25 June 2018
Turkey’s political landscape looks set to remain unchanged following the early elections on 24 June. In the presidential vote, Erdogan won in the first round, securing just over half of the votes, thereby avoiding a second round run-off on 8 July. In the parliamentary elections, the incumbent AKP/MHP coalition alliance retained their majority in the 600-seat assembly.
Following his victory in the April 2017 constitutional reform referendum, President Erdogan has now successfully consolidated his political power with the role of prime minister effectively scrapped and the presidency shifting from a largely ceremonial role to one that enjoys executive powers.
Many of Turkey’s opposition supporters have become frustrated with Erdogan’s pro-Islamist agenda in recent years, which has been seen as a shift away from Turkey’s long held religious secularism. Erdogan’s heavy crackdown on perceived ‘Gulenists’ following the July 2016 failed coup attempt has also had a mixed reaction from the population. In addition, the increased cost of living in recent months has weighed on Erdogan’s support given elevated inflation and sharp weakness in the lira.
However the most popular politician in the country for the past 15 years has extended his long track record of successfully navigating elections. Erdogan’s growth and job creation oriented policies have once again reaped benefits at the ballot box.
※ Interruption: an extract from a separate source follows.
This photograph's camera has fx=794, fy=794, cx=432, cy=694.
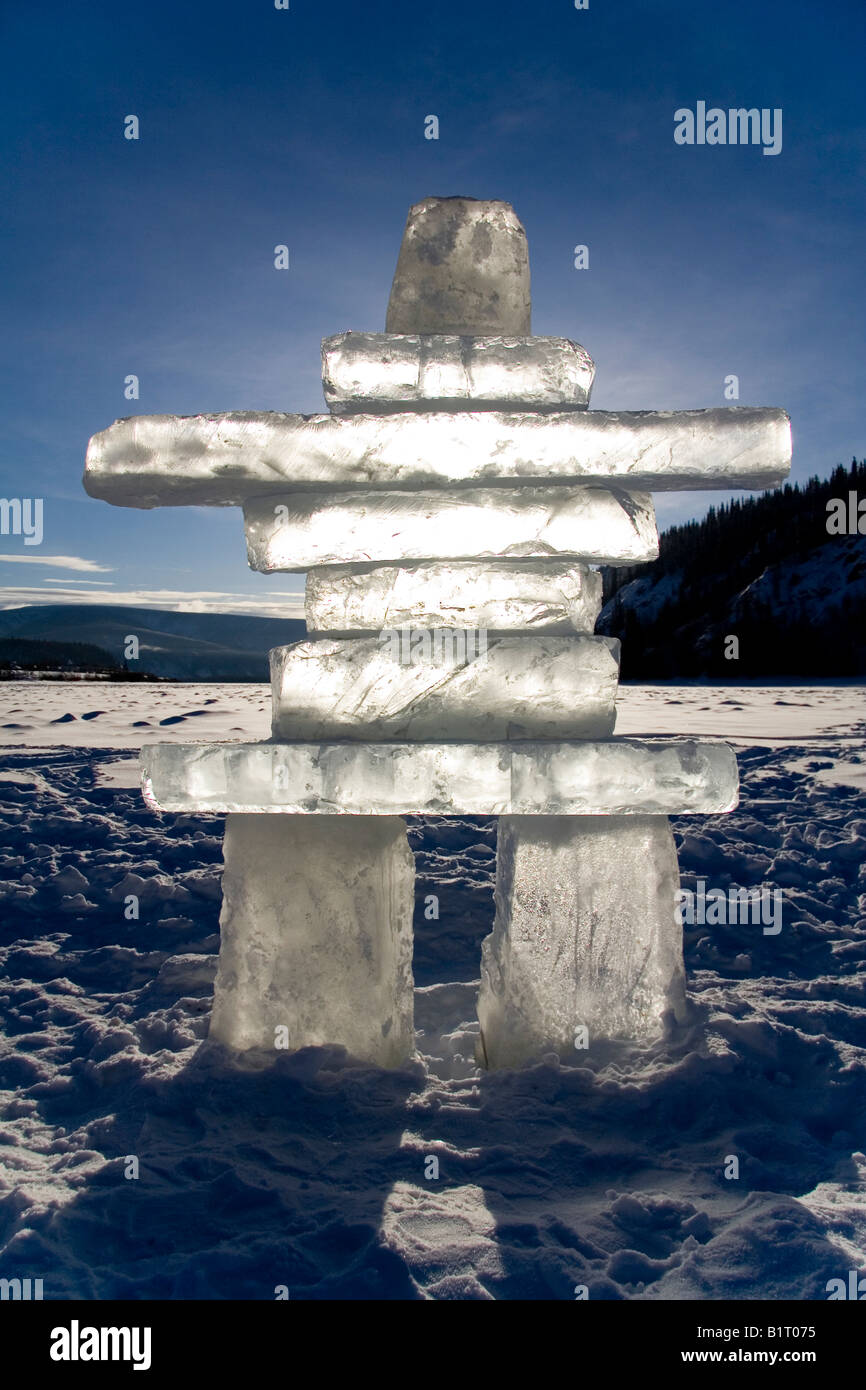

Some investors will fear this result will reduce the checks and balances on President Erdogan and further undermine the strength of Turkey’s institutions. However, the Erdogan/AKP victory does avoid the worst case scenario for Turkey where the presidential and parliamentary votes went different ways. That could have signalled a period of deep political instability with policy paralysis and ineffective decision making between the president and the parliament and even the possibility of another early parliamentary election. All eyes will now be on Erdogan’s appointment of ministers and markets will be watching closely if pragmatic reformists are appointed.
With this result, Turkish markets should enjoy a small relief rally given that the political uncertainty has now been removed. However, the medium to long-term picture for Turkey remains challenging and the much-required deep structural reforms are now unlikely to materialise anytime soon. Turkey continues to struggle with many macro vulnerabilities including persistent double digit inflation, a wide current account deficit, a low savings ratio, loosening fiscal policy and a large external financing requirement.
Away from Turkey, the near-term outlook for emerging markets remains challenging as Federal Reserve/ECB balance sheet reduction and liquidity withdrawal will continue for the foreseeable future. Additionally, we feel emerging market currencies are likely to remain under pressure as the US dollar continues to benefit from favourable interest rate differentials, structural market positioning and US tax reforms. Furthermore, emerging markets are also now facing additional headwinds from slowing growth momentum, rising inflation and global trade protectionism.
The value of investments and the income from them can go down as well as up so you may get back less than you invest. Past performance is not a reliable indicator of future results.